Boundless and I also stay for who? When the deep reason shallow, this take? Tonight's the night, very quiet, can clearly hear the sound of the from the depths of the soul, out of the window, under the shed little lonely, and drops is cool, I look the window, monring winds canyue, distant downy lamplight, but some lonely.
Tranquil night, quietly read, you I ever, ever also have no past, but also is a kind of torture, is also a kind of remnants of pain, I can only looking for corner corner alone, fuzzy hazy figure, you feel dejected.
The past rain, scrapes, the month lacks hard round, drunk dream west building, ear ringing again this paragraph of words, my eyes have fill your shadow, in the depths of the eyebrow trapping yourself, even in my heart began to netting. I calm down, turn off the music, in the busy time, count my vicissitudes of life, through the miss, I gently to write down the sentence: my memories, you once.
Night deep, deep how much, afraid of loneliness is everywhere, so much of your beauty, indeed, once through the full of all my emotional tears of the most complex, there should be no more in the future.

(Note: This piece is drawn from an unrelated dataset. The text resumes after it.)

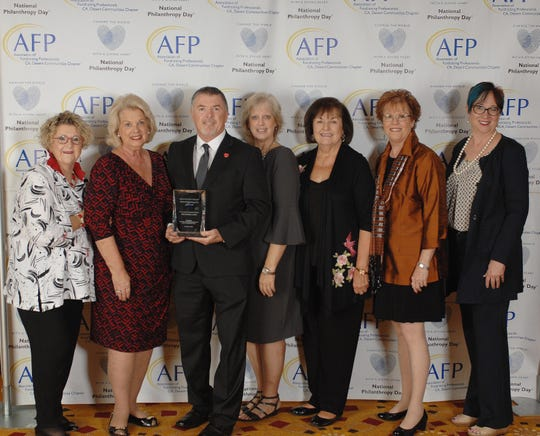 (left to right) Eileen Packer, Paula Kennedy, OUTSTANDING FUNDRAISING PROFESSIONAL Tim Evans, CFRE, Event Co-chair Judi Olivas, Event Co-chair Gailya Brown, Sarah G. Clapp, President of the Association of Fundraising Professionals CA, Desert Communities Chapter, and Awards Chair Angela Allen.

Tonight, in the dream, please look at my tears, ever flow to your hand? Then, the tears have on the brand to life, for ever and have, perhaps the pain you have the soul of the drift in the memory. I don't know why, the in the mind always have light sadness in his eyes. Roaming in the sea of words, writing those familiar and unfamiliar words, let the feelings, thoughts, persistence and baptism, text will heart ground to tatters.
Alone in the world, alone in a quiet, but there is still a caring heart, there is still a concern, a person's night,, silently, let you walk from my words, stop, I don't want to use your nectar to fill my life of penance.

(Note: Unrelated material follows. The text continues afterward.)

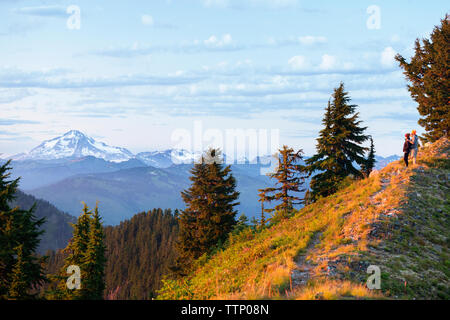 Hikers looking at view while standing on mountain during sunset - Stock Photo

Night is so quiet, I feel the whole dormitory grief spread, the breath of a miss in the chest, gently hold the cheek, a long time so suddenly real... Life seems to always have an overwhelming pain, some regret, destined to bear a lifetime. In life, there are always some beautiful emotion around us jump of broken porcelain, the residual marks, however, remained in the days, when suddenly look back at the moment of... Who have experienced the moment, emotional wounds at dead of night and in the world in the rainy day, a dull ache.
Days in blue and white lived, however, when I was immersed in the contemplation of the midnight, and the end of this term. Time it constantly move forward, one not careful, it has gone far away, I only sigh and the years trace. Perhaps, I have a little change, perhaps mature a little, and so a little bit, the reality a little bit, calm a little and forget the dots. Can always chasing time for this kind of, perhaps, is what I want? To you, whether in the heart will be, unwilling, whether as "whatever" as the hip-hop expression? Needless to say, my people don't understand, said also white said! The fate of the route is wrong step, then step... Although direction remains unchanged, but the finish has become far away, I know that I didn't grasp well, is their lack of effort isn't even the grandiose excuse for himself? Tell yourself, "ah, when I was young, don't understand", until the hair white and light teeth again so tell yourself?